[Texto fornecido]
☆ ☆ ☆ ☆ ☆ ☆ ☆

Segundo o IBGE, 40 mil crianças em Alagoas passam fome enquanto o Ministério Público revela uma folha de marajás com salários três vezes maiores que um do ministro do STF na Assembleia Legislativa. Nós chegamos ao fim da nossa história?

Nossa divida social é escabrosa, indecente e nela estão educação e saúde em primeiro lugar. O recorde de desigualdade social, a distância entre os mais ricos e os mais pobres, explicam a miséria e os indicadores que nos envergonham. Quando assistimos calados, como se fosse a coisa mais normal do mundo, as escolas públicas fechadas, anos para intermináveis reparos, o calendário escolar interrompido e sem fechar nunca, a contratação de monitores regularmente., a falta de uma educação integral com esporte, musica, teatro,literatura, bibliotecas, oficinas, nós encontramos a razão de nossos indicadores de miséria e de máxima violência. Entendo que não há razão para deplorar nossa emancipação. È um processo histórico e a autonomia é construída por cada geração. Será que não falhamos todos com nosso omissão? Quanto ao “fim da história” preconizado por Francis Fukuyama na década de 90,no bojo de uma seria crise ideológica, ele deu com os burros nagua completamente.

☆ ☆ ☆ ☆ ☆ ☆ ☆

[Linhas de dados]
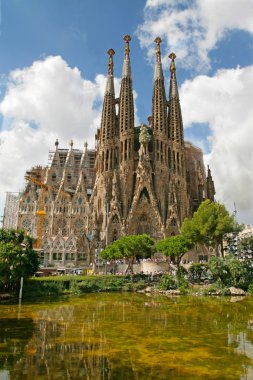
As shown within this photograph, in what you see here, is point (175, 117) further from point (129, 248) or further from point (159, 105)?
point (129, 248)

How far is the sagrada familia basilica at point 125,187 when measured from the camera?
6172cm

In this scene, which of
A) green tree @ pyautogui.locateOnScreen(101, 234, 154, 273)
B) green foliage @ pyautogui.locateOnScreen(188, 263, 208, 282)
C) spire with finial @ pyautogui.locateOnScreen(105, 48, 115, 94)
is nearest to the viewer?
green tree @ pyautogui.locateOnScreen(101, 234, 154, 273)

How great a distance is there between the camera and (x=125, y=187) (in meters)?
65.1

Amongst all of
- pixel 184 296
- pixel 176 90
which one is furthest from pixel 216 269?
pixel 176 90

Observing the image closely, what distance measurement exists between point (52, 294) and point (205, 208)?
21417mm

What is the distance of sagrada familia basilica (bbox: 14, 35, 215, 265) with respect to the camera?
202 ft

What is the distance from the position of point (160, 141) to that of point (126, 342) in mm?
57473

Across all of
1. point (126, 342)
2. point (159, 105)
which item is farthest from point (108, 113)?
point (126, 342)

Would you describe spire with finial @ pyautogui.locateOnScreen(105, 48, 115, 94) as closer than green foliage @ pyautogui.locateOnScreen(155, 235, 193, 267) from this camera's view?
No

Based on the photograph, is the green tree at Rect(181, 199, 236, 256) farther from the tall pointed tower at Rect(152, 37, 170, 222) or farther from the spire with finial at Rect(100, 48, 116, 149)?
the spire with finial at Rect(100, 48, 116, 149)

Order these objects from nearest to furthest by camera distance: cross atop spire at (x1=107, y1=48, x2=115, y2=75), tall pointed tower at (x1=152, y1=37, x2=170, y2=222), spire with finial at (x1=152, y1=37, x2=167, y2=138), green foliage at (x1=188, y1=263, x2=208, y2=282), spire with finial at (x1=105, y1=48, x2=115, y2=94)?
green foliage at (x1=188, y1=263, x2=208, y2=282)
tall pointed tower at (x1=152, y1=37, x2=170, y2=222)
spire with finial at (x1=152, y1=37, x2=167, y2=138)
spire with finial at (x1=105, y1=48, x2=115, y2=94)
cross atop spire at (x1=107, y1=48, x2=115, y2=75)

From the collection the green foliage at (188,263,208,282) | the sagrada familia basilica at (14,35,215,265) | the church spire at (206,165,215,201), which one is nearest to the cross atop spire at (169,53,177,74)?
the sagrada familia basilica at (14,35,215,265)

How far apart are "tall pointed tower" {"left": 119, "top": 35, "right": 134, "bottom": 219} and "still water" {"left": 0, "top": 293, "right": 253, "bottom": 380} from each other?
41519 mm

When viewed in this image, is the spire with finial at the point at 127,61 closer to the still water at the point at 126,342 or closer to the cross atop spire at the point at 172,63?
the cross atop spire at the point at 172,63
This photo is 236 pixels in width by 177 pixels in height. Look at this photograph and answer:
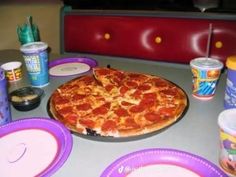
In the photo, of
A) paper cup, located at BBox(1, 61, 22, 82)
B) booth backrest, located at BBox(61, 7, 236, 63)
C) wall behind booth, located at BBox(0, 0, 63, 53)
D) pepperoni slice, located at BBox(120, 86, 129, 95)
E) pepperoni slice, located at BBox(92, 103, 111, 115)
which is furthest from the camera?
wall behind booth, located at BBox(0, 0, 63, 53)

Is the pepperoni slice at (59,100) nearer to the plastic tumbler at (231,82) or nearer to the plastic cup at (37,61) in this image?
the plastic cup at (37,61)

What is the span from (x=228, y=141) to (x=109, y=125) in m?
0.31

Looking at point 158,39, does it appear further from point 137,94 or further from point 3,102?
point 3,102

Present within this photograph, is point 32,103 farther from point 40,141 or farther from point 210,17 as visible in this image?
point 210,17

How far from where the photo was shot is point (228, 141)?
544 mm

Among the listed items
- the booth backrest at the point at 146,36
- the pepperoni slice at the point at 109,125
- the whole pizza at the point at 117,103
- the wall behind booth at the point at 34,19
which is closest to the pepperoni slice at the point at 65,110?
the whole pizza at the point at 117,103

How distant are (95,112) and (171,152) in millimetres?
288

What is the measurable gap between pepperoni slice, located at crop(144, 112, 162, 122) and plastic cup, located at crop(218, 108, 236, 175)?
204mm

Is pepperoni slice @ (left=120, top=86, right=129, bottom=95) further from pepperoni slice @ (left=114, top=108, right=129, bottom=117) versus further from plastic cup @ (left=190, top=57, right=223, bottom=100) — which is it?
plastic cup @ (left=190, top=57, right=223, bottom=100)

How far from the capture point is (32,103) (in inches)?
33.9

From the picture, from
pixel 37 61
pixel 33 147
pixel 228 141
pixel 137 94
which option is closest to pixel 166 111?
pixel 137 94

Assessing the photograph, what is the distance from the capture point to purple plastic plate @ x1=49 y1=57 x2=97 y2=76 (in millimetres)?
1113

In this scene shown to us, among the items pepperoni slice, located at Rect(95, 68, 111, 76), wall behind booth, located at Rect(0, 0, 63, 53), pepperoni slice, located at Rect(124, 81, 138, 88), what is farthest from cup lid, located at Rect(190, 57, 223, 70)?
wall behind booth, located at Rect(0, 0, 63, 53)

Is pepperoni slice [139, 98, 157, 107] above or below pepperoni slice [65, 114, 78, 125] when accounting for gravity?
above
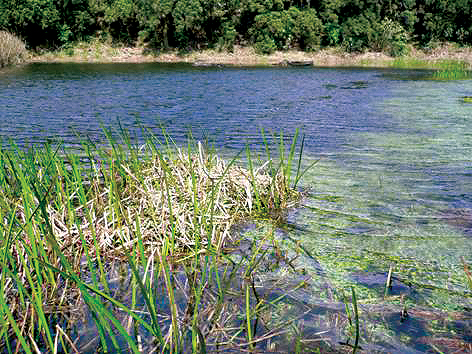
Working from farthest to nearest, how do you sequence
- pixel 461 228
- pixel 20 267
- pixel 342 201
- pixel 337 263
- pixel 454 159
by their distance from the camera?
pixel 454 159, pixel 342 201, pixel 461 228, pixel 337 263, pixel 20 267

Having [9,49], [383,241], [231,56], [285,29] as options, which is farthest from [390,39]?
[383,241]

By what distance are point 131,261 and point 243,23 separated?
187 feet

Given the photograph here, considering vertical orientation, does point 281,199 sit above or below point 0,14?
below

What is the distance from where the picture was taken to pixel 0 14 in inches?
1812

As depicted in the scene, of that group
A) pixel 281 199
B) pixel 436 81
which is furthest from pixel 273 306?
pixel 436 81

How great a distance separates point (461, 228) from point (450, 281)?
129 centimetres

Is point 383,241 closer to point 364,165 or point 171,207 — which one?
point 171,207

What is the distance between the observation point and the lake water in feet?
10.3

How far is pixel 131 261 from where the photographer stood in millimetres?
1948

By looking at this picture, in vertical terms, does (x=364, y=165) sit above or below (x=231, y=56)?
→ below

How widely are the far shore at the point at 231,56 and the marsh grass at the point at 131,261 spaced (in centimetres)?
4185

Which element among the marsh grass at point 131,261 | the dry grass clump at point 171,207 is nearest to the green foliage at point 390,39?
the dry grass clump at point 171,207

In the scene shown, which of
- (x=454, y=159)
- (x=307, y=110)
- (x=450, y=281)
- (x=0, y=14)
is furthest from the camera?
(x=0, y=14)

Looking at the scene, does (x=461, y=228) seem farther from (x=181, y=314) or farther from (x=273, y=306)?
(x=181, y=314)
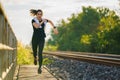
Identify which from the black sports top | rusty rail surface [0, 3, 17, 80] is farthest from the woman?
rusty rail surface [0, 3, 17, 80]

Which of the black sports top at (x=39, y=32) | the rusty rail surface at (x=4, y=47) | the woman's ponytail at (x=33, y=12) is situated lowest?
the rusty rail surface at (x=4, y=47)

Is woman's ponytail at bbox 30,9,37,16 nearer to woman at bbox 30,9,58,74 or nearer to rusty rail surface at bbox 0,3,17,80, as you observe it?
woman at bbox 30,9,58,74

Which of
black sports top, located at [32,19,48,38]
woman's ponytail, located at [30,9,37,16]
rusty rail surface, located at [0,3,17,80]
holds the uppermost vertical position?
woman's ponytail, located at [30,9,37,16]

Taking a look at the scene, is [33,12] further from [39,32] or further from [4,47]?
[4,47]

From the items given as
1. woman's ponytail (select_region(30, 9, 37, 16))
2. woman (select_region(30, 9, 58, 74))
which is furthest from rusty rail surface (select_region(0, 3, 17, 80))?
woman's ponytail (select_region(30, 9, 37, 16))

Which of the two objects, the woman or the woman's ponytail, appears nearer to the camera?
the woman

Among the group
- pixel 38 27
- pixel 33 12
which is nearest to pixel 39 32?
pixel 38 27

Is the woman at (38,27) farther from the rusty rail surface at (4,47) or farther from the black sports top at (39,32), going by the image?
the rusty rail surface at (4,47)

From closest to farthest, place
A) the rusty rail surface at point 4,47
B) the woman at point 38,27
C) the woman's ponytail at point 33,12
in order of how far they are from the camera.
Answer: the rusty rail surface at point 4,47 < the woman at point 38,27 < the woman's ponytail at point 33,12

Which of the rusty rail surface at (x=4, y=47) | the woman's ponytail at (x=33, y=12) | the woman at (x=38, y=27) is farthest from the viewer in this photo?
the woman's ponytail at (x=33, y=12)

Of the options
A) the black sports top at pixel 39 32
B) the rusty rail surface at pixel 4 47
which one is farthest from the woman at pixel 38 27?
the rusty rail surface at pixel 4 47

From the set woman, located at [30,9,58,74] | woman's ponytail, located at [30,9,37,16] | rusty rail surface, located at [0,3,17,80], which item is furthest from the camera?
woman's ponytail, located at [30,9,37,16]

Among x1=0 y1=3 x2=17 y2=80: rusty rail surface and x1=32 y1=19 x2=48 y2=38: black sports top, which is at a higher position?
x1=32 y1=19 x2=48 y2=38: black sports top

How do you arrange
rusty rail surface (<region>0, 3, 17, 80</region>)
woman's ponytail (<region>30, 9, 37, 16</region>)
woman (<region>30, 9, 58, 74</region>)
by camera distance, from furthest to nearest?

☆ ☆ ☆ ☆ ☆ ☆ ☆

[Instrução escrita A]
Responda com base no texto sobre Alagoas:
(i) Segundo o IBGE, quantas crianças passam fome em Alagoas?
(ii) Os salários da folha revelada pelo Ministério Público são quantas vezes maiores que o de um ministro do STF?
(iii) Em que década Francis Fukuyama preconizou o "fim da história"?
[Instrução escrita B] Por favor, devolva sem alterações o trecho do texto sobre Alagoas que abre com as palavras "Segundo o IBGE, 40" e fecha com "da nossa história?".

[Solução do exercício A]
(i) 40 mil crianças.
(ii) Três vezes maiores.
(iii) Na década de 90.

[Solução do exercício B]
Segundo o IBGE, 40 mil crianças em Alagoas passam fome enquanto o Ministério Público revela uma folha de marajás com salários três vezes maiores que um do ministro do STF na Assembleia Legislativa. Nós chegamos ao fim da nossa história?